## Activity
In the post about famous people dying young, copy word for word the stretch from "Researchers Richard Epstein" through "Journal of Medicine.".

Segment Start: Passage provided

Famous People Die Young Unscientific Study Finds

Famous people may die sooner than the rest of us. Then again, they may not.

Famous people may die sooner than the rest of us. Then again, they may not.

Reuters (“Price of fame: Performers and sports stars die younger“)

The price of fame can be high with an international study on Thursday finding that people who enjoy successful entertainment or sporting careers tend to die younger.

Researchers Richard Epstein and Catherine Epstein said the study, based on analysing 1,000 New York Times obituaries from 2009-2011, found film, music, stage performers and sports people died at an average age of 77.2 years.

This compared to an average lifespan of 78.5 years for creative workers, 81.7 for professionals and academics, and 83 years for people in business, military and political careers.

The Australian-based researchers said these earlier deaths could indicate that performers and sports stars took more risks in life, either to reach their goals or due to their success.

“Fame and achievement in performance-related careers may be earned at the cost of a shorter life expectancy,” the researchers wrote in their study published in QJM: An International Journal of Medicine.

“In such careers, smoking and other risk behaviors may be either causes of effects of success and/or early death.”

Either that or a survey of the NYT obituaries makes for a poor research design. Just off the top of my head, I’m guessing soldiers killed in combat and training accidents—or, indeed, military personnel who don’t achieve national fame of some sort—don’t get NYT obits. That’s gonna skew the results, folks.

FILED UNDER: Health, Popular Culture, Quick Takes
James Joyner
About James Joyner
James Joyner is Professor and Department Head of Security Studies at Marine Corps University's Command and Staff College and a nonresident senior fellow at the Scowcroft Center for Strategy and Security at the Atlantic Council. He's a former Army officer and Desert Storm vet. Views expressed here are his own. Follow James on Twitter @DrJJoyner.


  1. This is kind of like using the NYT’s Wedding Announcements to survey the most popular venue’s for receptions.

  2. wr says:

    Yes, entertainers definitely take more risks in their life than people in the military…

    This may be the dumbest “study” in history.

  3. John Peabody says:

    Yes, well, a young person who dies near the top of their career would get an obit. A person who would have rated an obit when they were hot 50 years ago might not get an obit today. So, this ‘old’ pop star would not have counted, either. Stupid study.

  4. Katy says:

    It is an interesting perspective. I can’t think of another way to collect data such as this on such a specific subset of ‘famous’ or ‘successful’ people. Analysing obituaries seems like the best way to obtain data on age, cause of death and profession.

Segment End: Passage provided
Segment Start: Record excerpts

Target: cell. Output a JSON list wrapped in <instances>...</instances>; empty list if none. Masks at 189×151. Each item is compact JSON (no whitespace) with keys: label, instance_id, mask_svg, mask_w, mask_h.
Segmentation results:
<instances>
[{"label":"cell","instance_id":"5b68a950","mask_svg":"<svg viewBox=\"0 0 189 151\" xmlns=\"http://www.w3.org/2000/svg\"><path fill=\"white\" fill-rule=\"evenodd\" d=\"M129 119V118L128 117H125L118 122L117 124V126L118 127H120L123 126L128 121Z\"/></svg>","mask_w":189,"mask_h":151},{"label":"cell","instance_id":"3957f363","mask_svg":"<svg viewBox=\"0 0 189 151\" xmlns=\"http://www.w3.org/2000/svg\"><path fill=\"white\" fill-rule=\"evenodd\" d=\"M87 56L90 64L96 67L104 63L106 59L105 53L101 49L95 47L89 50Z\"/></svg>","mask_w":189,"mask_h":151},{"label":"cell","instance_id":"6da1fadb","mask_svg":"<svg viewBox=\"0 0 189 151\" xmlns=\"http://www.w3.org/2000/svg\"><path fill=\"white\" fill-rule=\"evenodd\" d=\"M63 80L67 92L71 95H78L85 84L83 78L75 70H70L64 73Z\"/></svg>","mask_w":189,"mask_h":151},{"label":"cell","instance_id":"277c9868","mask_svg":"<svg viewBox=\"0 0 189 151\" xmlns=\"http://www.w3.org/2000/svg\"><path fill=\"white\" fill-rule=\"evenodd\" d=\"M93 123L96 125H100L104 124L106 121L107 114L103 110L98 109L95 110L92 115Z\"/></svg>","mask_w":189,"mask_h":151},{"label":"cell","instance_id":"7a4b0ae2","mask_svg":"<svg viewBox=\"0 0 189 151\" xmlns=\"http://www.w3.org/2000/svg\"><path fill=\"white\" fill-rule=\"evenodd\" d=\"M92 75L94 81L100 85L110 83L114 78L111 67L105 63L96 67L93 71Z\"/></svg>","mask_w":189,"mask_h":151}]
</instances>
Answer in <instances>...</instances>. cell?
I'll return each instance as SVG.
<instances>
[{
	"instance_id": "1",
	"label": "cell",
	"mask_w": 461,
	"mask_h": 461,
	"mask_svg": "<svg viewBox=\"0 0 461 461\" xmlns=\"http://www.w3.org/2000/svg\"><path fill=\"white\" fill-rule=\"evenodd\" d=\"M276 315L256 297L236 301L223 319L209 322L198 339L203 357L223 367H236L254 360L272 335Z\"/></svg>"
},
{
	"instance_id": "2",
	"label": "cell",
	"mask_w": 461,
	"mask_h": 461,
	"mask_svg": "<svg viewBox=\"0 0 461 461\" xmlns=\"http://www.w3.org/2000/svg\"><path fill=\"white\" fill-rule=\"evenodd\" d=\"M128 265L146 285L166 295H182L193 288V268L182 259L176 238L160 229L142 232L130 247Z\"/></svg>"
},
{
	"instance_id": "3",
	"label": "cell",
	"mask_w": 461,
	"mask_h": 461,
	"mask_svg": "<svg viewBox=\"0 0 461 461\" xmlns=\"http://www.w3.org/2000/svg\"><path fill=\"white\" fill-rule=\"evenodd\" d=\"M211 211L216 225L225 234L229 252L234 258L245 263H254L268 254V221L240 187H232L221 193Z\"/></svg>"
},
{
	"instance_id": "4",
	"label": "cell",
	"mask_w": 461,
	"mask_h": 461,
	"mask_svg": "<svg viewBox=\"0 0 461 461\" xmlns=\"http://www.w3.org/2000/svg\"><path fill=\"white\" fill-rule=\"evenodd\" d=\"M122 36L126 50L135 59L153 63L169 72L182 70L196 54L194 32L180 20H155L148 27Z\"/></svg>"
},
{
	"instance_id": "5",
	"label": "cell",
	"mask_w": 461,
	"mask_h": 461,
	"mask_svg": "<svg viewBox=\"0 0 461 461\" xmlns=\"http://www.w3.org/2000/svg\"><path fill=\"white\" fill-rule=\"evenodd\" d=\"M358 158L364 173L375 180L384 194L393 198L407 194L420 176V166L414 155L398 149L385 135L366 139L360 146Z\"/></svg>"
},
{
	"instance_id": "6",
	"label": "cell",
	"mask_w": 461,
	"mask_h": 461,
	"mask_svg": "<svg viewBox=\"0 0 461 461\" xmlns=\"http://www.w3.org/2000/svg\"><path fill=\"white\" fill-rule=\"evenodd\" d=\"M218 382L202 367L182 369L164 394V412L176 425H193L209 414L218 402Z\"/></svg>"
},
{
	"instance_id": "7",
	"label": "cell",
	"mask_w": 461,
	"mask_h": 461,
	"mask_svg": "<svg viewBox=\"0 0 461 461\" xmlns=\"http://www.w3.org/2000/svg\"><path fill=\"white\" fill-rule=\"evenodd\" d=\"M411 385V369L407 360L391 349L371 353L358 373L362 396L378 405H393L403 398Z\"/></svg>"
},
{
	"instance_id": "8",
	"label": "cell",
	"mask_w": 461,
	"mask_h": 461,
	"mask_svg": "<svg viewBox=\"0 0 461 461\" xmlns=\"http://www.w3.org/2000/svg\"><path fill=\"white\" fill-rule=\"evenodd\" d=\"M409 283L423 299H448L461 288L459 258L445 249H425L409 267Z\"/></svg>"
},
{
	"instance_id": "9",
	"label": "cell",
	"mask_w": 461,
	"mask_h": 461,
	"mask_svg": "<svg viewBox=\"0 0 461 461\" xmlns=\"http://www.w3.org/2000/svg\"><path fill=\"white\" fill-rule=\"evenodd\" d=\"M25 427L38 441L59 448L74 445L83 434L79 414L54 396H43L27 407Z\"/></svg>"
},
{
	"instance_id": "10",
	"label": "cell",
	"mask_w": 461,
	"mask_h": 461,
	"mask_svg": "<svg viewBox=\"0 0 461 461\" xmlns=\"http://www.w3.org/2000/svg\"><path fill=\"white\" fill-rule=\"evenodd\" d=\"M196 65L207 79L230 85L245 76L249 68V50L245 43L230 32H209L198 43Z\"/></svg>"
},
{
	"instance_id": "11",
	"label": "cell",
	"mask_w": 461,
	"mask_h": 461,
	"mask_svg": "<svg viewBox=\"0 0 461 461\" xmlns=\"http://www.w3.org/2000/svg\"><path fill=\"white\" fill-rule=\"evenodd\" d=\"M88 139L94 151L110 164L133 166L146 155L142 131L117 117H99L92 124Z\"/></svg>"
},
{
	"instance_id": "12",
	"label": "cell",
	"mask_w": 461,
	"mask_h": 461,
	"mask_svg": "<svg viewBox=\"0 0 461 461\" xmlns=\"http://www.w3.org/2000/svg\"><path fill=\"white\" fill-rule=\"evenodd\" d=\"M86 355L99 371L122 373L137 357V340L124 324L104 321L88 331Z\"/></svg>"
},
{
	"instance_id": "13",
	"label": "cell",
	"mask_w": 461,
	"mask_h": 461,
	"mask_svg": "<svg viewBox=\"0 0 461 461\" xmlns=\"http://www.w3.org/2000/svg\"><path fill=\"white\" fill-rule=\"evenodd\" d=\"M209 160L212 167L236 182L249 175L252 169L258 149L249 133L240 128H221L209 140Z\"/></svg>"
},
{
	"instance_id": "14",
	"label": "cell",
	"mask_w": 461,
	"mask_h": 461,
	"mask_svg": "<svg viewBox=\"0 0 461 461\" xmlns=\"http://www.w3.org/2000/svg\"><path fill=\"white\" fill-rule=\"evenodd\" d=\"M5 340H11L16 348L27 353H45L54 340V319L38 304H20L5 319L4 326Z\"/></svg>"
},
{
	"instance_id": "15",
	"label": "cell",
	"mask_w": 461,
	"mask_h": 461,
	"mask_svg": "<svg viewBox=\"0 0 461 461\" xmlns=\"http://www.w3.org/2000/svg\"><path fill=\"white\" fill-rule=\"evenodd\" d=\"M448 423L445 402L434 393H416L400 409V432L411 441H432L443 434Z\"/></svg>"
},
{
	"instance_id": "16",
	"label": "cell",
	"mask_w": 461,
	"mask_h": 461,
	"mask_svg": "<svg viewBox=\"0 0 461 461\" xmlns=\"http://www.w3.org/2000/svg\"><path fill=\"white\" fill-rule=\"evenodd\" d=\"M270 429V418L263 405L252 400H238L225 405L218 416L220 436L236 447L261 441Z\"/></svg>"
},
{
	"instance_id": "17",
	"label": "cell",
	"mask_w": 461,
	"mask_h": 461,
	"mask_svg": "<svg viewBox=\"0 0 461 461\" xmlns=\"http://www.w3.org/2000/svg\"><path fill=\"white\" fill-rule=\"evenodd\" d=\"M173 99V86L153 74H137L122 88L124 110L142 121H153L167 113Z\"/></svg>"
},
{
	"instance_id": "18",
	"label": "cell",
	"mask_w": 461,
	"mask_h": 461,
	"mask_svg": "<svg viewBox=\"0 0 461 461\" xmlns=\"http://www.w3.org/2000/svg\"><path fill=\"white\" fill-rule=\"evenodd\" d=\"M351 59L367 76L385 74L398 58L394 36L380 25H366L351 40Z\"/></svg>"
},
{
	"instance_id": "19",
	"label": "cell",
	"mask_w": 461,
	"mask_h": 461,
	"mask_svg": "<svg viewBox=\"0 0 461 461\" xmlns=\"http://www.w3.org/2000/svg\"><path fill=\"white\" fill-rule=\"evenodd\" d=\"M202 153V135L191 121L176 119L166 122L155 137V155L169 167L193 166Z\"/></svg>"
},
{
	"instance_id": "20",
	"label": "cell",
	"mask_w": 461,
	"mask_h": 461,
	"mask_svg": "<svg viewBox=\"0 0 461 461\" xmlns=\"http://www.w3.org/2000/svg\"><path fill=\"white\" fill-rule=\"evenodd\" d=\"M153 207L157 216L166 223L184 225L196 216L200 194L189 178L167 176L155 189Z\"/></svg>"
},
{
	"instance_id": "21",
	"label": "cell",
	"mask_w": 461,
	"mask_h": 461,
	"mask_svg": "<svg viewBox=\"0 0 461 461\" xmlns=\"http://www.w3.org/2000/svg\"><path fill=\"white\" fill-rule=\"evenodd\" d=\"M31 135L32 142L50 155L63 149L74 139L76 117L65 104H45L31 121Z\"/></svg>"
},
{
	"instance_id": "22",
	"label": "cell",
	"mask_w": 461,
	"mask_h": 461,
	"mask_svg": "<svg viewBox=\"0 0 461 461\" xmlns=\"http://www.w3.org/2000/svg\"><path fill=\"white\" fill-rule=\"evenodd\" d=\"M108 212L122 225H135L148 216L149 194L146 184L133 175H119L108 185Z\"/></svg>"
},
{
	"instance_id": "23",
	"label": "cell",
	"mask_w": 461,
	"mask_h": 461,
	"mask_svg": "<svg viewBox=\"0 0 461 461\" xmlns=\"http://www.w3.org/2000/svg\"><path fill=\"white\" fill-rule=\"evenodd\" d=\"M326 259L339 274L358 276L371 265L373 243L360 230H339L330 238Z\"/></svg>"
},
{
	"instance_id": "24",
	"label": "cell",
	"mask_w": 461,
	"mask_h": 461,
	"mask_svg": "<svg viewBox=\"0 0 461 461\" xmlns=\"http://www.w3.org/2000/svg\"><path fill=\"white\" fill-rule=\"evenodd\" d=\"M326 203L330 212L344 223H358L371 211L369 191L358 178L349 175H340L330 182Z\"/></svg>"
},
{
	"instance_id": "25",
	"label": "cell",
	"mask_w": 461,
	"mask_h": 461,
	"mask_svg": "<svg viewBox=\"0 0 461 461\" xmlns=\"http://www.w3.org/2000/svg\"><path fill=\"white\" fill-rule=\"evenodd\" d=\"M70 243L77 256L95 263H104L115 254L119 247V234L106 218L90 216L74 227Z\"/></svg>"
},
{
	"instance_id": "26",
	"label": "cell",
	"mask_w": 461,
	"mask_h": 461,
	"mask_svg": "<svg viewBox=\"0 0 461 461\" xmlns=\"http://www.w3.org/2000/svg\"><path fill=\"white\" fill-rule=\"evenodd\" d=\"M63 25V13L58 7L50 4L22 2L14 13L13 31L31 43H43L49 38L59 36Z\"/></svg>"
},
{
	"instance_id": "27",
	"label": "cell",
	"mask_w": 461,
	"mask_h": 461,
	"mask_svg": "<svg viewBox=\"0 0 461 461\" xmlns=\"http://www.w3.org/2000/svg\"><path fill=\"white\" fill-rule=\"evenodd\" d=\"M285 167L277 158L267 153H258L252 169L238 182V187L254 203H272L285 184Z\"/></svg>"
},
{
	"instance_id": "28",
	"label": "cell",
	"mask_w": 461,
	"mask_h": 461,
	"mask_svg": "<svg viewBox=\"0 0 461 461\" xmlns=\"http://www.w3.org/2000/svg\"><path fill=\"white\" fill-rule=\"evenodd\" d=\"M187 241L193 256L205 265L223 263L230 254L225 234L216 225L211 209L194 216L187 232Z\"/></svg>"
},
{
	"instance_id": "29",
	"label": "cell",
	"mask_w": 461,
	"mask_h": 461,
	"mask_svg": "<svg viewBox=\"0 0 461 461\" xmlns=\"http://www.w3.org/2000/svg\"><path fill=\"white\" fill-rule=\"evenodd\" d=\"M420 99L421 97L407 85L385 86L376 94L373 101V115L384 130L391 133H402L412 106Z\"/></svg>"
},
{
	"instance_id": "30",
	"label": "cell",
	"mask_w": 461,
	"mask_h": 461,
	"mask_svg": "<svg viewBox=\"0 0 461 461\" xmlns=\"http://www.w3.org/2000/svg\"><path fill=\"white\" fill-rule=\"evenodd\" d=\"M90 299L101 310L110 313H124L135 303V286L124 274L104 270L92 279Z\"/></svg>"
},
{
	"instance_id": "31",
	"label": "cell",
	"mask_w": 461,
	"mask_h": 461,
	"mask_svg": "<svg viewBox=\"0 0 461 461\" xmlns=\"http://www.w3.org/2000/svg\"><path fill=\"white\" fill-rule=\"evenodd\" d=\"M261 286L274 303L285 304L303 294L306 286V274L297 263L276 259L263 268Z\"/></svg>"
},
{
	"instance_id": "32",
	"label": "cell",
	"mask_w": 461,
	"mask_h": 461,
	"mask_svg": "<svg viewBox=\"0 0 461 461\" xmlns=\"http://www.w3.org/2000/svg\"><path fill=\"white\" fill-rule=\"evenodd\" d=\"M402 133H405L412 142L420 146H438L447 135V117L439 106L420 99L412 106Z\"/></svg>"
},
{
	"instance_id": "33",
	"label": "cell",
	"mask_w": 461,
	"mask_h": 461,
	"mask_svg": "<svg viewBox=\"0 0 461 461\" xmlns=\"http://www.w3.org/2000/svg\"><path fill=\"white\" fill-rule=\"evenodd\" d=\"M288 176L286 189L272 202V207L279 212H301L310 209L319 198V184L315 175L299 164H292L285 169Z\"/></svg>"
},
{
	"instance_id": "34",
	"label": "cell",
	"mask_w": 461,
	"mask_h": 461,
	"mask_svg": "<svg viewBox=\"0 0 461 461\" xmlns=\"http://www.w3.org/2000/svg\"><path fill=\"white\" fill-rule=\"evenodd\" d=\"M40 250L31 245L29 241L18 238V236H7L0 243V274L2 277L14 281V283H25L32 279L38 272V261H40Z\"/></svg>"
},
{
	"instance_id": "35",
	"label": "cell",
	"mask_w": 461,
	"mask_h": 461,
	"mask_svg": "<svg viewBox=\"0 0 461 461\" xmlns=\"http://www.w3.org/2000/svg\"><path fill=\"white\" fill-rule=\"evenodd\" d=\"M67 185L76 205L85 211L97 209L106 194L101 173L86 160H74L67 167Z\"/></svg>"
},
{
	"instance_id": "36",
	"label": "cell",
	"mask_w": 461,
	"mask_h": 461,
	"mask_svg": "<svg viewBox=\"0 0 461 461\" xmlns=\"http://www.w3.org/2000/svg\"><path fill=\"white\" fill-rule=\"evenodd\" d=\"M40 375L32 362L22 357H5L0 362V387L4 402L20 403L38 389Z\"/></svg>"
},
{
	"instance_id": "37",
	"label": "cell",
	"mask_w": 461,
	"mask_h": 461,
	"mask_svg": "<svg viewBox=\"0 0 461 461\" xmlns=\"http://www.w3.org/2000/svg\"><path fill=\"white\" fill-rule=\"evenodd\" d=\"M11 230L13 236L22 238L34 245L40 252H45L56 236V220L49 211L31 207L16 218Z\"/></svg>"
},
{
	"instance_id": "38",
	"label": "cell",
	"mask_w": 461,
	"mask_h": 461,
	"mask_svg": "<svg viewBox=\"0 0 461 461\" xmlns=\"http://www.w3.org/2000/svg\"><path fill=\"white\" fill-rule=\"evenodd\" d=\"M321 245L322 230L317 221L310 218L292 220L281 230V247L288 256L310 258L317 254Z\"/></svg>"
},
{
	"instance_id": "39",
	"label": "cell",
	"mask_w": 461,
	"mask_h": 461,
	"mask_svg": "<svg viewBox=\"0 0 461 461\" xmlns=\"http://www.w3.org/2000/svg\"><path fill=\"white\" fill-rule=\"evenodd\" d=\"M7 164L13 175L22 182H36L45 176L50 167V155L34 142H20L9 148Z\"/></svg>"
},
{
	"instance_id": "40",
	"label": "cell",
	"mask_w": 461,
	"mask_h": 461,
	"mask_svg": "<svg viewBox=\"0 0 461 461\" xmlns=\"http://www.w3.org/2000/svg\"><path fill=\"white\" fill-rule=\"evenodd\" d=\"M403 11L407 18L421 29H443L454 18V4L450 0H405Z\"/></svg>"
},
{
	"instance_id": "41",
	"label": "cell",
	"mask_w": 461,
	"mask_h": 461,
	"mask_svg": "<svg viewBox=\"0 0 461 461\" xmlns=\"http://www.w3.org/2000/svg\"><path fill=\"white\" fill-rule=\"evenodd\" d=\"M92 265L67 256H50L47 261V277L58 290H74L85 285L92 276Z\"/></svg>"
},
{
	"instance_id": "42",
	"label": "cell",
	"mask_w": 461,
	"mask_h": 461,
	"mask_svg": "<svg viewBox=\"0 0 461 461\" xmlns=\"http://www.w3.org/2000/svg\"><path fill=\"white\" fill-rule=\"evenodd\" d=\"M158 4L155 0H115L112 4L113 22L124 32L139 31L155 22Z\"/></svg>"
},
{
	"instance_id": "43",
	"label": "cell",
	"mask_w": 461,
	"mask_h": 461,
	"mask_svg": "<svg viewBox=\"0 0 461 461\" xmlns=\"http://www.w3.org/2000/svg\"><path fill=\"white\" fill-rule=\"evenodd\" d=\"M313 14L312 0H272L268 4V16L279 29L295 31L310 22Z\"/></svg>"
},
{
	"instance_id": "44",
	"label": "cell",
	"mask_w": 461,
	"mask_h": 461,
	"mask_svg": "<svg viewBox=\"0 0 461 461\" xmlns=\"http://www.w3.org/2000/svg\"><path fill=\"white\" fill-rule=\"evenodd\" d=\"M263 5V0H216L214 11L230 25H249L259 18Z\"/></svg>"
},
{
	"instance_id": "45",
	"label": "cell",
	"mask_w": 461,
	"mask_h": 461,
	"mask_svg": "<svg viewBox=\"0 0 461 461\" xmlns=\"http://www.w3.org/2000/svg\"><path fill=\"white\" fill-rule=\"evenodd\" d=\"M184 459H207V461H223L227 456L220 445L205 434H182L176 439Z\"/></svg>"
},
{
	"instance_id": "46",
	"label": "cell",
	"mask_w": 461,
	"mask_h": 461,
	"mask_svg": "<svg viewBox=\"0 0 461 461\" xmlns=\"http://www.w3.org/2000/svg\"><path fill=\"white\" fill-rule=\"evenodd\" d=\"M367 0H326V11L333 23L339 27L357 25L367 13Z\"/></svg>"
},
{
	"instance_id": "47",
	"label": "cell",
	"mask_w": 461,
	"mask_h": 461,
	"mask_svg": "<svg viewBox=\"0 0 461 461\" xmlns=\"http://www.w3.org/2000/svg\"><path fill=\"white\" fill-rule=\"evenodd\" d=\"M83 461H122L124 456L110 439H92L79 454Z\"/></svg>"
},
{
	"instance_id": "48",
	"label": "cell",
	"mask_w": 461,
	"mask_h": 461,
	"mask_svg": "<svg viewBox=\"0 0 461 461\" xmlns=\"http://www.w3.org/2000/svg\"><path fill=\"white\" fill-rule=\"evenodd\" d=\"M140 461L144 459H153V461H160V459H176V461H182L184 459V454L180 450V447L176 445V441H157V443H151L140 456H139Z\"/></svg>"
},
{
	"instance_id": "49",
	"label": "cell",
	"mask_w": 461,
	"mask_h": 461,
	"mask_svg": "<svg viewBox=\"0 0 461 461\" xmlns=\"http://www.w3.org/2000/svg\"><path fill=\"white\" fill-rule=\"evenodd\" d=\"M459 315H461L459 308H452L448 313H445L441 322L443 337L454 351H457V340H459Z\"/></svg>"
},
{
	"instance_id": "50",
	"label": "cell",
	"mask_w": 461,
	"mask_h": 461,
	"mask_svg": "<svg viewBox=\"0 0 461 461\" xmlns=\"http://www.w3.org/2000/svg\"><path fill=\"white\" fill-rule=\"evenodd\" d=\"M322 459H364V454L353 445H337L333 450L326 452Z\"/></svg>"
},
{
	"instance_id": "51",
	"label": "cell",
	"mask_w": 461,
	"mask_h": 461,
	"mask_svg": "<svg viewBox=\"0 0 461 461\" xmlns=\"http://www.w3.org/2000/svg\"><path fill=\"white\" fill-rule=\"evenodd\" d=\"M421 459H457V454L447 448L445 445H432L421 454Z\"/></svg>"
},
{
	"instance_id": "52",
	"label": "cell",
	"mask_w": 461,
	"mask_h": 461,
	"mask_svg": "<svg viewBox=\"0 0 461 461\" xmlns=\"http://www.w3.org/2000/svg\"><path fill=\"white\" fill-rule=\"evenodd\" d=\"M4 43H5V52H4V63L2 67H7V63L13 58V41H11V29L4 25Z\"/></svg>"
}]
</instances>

Segment End: Record excerpts

## Answer to this task
Researchers Richard Epstein and Catherine Epstein said the study, based on analysing 1,000 New York Times obituaries from 2009-2011, found film, music, stage performers and sports people died at an average age of 77.2 years.

This compared to an average lifespan of 78.5 years for creative workers, 81.7 for professionals and academics, and 83 years for people in business, military and political careers.

The Australian-based researchers said these earlier deaths could indicate that performers and sports stars took more risks in life, either to reach their goals or due to their success.

“Fame and achievement in performance-related careers may be earned at the cost of a shorter life expectancy,” the researchers wrote in their study published in QJM: An International Journal of Medicine.